Sometimes plodding...

There are days when life just flows smoothly. When I'm excited about God. When I can believe spring is coming. When I'm desiring so much more.

And there are days like the last few. Days where it seems to take everything I've got to just make the next step. Days that can only be described as plodding, and dutiful.

Where you sit down to read scripture because you know it's right to do so.

Where you work through the daily readings and prayers you've committed to doing - the regular devotional, and the added Lenten ones - just for the sake of maintaining a routine.

I have felt forgotten today. Aware of the ongoing changes around me, and wondering when the changes I've longed for - the healing I've longed for - will come.

I spent most of the day completely without the basic energy required to function in normal life. Flat on my back on my bed.

And yet, as I sat down to write this post, prepared to whine a bit, and feel sorry for myself. Prepared to talk about how Lent isn't worth it, and how I'm missing chocolate (though I have no appetite for anything today, least of all chocolate), and how crabby I am with God and people and life in general, I felt the prompting voice that I've come to recognize repeat a passage of scripture I memorized to win a contest as a child. Probably somewhere between 18 and 20 years ago, I committed much of the following passage to memory, though in a different version than what I'll share with you tonight. I've never regretted that. Because over and over, in difficult times, when I've felt so very alone in the midst of my struggles and sorrows, it has come back to me, and I've been encouraged in the understanding that we have a savior who understood sorrow and suffering more deeply than any other human being.
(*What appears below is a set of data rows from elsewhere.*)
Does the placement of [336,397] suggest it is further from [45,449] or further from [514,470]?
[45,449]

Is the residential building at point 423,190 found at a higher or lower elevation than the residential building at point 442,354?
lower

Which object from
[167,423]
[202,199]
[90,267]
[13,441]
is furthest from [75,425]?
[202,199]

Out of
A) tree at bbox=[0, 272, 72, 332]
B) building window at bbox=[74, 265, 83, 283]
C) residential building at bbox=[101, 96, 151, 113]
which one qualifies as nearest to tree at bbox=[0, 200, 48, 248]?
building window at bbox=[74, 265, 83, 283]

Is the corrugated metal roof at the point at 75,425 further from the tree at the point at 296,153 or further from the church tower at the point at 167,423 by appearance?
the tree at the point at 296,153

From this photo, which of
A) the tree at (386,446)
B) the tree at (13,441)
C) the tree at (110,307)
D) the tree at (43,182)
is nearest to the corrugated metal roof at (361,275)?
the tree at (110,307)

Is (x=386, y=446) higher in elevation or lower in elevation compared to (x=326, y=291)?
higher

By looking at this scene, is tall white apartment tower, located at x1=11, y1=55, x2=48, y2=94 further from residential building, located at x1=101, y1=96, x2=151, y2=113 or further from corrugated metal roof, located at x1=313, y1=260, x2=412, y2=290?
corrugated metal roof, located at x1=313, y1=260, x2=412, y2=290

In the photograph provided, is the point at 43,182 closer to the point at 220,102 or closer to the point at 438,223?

I am coming to understand that truth about Jesus so much more deeply, so much differently, because of the way so much of my life has played out in this last season.

And it came to mind again tonight, speaking to my heart, giving encouragement and the tiniest bit of hope in the knowledge of not being alone. It came on the heels of a few unexpected and encouraging comments and emails from friends. And it reminded me of the sort of Savior who walks with me, reminded me that if he could walk such a painful journey, surely I too can walk out this difficult Lenten season. I won't quote all of it... just a few favorite bits, sans the verse number references. You can find the whole passage in Isaiah 53 (NLT).

He was despised and rejected -
a man of sorrows, acquainted with deepest grief.
We turned our backs on him and looked the other way.
He was despised and we did not care.
Yet it was our weaknesses he carried;
It was our sorrows that weighed him down.
And we thought his troubles were a punishment from God,
a punishment for his own sins!
He was beaten so we could be whole.
He was whipped so we could be healed.
He was oppressed and treated harshly,
yet he never said a word.
Unjustly condemned,
he was led away.
No one cared that he died without descendants,
that his life was cut short in midstream.
When he sees all that is accomplished by his anguish,
he will be satisfied.
And because of his experience,
my righteous servant will make it possible
for many to be counted righteous,
for he will bear all their sins.
I will give him the honors of a victorious soldier,
because he exposed himself to death.
He was counted among the rebels.
He bore the sins of many and interceded for rebels.